### What to do:
Scan the material for "United". Copy every line it appears in.

### Dataset entries:

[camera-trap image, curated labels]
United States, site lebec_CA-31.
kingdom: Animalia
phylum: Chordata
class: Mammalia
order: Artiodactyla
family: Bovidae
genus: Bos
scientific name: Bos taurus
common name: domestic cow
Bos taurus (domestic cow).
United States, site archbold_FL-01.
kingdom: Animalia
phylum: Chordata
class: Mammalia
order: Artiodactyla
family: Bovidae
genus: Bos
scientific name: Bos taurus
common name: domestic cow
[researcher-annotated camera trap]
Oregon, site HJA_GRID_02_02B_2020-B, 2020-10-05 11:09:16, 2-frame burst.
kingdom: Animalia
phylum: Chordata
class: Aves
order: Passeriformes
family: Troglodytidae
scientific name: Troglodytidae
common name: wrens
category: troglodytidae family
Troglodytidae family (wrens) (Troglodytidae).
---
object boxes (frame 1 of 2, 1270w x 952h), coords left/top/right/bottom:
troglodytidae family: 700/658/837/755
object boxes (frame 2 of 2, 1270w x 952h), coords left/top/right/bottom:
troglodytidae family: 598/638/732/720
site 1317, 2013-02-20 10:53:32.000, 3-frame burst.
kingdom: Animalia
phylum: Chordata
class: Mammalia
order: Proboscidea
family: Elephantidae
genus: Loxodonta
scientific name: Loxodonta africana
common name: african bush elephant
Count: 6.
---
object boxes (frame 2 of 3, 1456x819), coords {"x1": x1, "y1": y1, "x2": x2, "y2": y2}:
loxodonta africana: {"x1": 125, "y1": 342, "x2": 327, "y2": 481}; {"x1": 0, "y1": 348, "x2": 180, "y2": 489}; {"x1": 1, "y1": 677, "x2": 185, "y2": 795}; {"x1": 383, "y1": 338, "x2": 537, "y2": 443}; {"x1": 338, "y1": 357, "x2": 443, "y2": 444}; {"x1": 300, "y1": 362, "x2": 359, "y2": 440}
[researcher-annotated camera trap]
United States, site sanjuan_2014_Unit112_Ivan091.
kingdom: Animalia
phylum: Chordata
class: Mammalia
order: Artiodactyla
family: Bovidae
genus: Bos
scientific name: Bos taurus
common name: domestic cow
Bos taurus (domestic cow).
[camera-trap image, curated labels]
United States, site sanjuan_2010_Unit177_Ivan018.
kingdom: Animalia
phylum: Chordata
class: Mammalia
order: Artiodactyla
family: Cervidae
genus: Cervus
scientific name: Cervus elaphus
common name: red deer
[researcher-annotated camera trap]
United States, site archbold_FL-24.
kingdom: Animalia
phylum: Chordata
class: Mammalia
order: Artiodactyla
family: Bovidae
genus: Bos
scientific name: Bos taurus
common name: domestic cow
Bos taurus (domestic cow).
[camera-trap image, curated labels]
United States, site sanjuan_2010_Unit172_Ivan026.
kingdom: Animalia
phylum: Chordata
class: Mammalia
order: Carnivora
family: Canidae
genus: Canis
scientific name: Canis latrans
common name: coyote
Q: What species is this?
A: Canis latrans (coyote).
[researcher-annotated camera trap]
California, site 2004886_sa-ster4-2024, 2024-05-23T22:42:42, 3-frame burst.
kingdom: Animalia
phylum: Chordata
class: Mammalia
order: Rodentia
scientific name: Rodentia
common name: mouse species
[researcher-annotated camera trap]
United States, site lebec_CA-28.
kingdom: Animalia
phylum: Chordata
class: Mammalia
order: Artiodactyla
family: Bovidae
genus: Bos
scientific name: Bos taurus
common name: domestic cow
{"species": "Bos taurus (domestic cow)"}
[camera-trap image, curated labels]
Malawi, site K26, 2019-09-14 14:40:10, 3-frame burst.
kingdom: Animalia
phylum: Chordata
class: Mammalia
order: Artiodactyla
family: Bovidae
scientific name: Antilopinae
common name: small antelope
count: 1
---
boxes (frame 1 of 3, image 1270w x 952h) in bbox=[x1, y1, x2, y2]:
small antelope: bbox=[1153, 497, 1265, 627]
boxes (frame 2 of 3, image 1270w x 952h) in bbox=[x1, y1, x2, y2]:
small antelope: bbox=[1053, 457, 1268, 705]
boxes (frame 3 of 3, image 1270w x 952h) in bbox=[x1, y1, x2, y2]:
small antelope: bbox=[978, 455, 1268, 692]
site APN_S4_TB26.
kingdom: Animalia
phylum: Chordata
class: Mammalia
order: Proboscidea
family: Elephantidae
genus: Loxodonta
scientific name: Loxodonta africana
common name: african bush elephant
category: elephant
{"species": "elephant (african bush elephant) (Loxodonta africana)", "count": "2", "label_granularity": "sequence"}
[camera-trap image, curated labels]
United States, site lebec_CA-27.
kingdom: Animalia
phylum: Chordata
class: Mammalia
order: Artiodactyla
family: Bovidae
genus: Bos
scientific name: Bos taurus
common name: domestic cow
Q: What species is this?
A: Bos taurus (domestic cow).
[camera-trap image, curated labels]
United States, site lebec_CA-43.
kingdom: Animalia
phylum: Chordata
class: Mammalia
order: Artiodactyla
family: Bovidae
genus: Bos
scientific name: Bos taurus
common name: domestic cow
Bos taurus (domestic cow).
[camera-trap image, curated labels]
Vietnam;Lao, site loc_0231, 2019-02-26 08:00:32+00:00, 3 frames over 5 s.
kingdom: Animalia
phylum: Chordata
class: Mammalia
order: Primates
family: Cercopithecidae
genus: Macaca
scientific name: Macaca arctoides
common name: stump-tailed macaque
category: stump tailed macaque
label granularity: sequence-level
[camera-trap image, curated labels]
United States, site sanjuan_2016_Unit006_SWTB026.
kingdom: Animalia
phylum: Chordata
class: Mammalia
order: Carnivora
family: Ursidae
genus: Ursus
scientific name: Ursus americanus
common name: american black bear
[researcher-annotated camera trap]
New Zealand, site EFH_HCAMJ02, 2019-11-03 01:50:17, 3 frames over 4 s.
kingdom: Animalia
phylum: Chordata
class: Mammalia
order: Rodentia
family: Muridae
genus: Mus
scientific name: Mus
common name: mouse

### Result of this exercise:
United States, site lebec_CA-31.
United States, site archbold_FL-01.
United States, site sanjuan_2014_Unit112_Ivan091.
United States, site sanjuan_2010_Unit177_Ivan018.
United States, site archbold_FL-24.
United States, site sanjuan_2010_Unit172_Ivan026.
United States, site lebec_CA-28.
United States, site lebec_CA-27.
United States, site lebec_CA-43.
United States, site sanjuan_2016_Unit006_SWTB026.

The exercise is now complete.